We had negative quarters in the S&P on 2008 which made the PE ratio skyrocket to ridiculous levels. The trailing-twelve-month (TTM) earnings had to deal with negative quarters, until now: the last negative quarter was 4Q08, and it is about to drop out of the TTM calculation. Since almost all S&P companies have reported (99%), we can pretty well estimate the new TTM PE ratio for the S&P: 22. This is still high historically.
The market is looking at estimated forward twelve month (FTM) numbers, which have the S&P at around a 14 FTM PE. Yardeni expects earnings to grow from around $75 to close to $100 per share across the S&P in 2011, which would push the market towards Sp1350 at year end 2010. Still, dividends are lower than normal, down almost 10% YoY. S&P companies are sitting on cash, which in normal times would depress future growth, and earnings. Instead, if we get a recovery, they may increase dividends, sprucing returns to investors.

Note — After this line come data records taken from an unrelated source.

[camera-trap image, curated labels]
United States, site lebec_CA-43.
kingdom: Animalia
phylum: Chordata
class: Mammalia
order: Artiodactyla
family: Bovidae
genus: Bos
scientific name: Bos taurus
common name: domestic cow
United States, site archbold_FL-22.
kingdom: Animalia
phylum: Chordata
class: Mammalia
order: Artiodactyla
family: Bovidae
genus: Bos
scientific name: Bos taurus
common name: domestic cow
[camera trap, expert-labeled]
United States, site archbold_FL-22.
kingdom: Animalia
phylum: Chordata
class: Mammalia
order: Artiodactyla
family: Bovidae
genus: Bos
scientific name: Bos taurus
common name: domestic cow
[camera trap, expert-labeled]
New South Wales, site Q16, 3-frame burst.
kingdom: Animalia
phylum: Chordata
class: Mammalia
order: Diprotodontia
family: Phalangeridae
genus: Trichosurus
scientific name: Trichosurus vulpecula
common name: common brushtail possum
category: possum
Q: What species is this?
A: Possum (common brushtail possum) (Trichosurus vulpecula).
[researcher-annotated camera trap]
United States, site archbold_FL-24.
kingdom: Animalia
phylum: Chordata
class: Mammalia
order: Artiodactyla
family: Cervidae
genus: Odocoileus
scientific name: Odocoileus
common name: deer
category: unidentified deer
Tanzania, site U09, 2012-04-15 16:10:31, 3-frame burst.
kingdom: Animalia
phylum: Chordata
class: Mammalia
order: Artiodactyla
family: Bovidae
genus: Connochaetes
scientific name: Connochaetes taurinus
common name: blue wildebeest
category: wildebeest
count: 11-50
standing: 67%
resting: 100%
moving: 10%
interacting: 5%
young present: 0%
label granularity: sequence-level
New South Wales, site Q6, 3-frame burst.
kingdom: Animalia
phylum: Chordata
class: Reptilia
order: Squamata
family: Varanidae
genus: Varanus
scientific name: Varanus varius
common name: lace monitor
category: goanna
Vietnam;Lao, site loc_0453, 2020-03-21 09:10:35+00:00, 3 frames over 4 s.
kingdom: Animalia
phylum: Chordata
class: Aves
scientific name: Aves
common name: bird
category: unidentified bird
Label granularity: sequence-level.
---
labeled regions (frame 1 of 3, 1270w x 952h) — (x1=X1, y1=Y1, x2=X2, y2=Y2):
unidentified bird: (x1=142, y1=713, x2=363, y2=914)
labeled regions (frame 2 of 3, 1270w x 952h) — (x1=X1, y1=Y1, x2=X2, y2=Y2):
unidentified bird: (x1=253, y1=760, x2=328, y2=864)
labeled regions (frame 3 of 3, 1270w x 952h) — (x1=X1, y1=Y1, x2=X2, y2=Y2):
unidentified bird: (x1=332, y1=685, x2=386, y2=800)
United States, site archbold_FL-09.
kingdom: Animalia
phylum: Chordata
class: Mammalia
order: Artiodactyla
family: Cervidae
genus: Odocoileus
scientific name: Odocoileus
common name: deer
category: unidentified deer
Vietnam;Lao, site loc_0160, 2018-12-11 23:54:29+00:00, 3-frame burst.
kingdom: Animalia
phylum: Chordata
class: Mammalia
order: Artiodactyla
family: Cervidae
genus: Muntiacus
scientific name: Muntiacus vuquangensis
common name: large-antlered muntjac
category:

The Pragmatic Capitalist gives us a handy chart to estimate the S&P at more normal PE ratios:
My own opinion is that earnings will be going the other way.
Posted by: Mamma Boom Boom | Monday, March 15, 2010 at 01:30 PM
Yelnick, thanks for pointing out the NYT article on Apple vs Google. Interesting as promised. Not being a tech aficionado I tend to think of the spat as more Microsoft vs Red Hat with Apple as Mr. Softy and Google as a Red Hat with a bigger stick.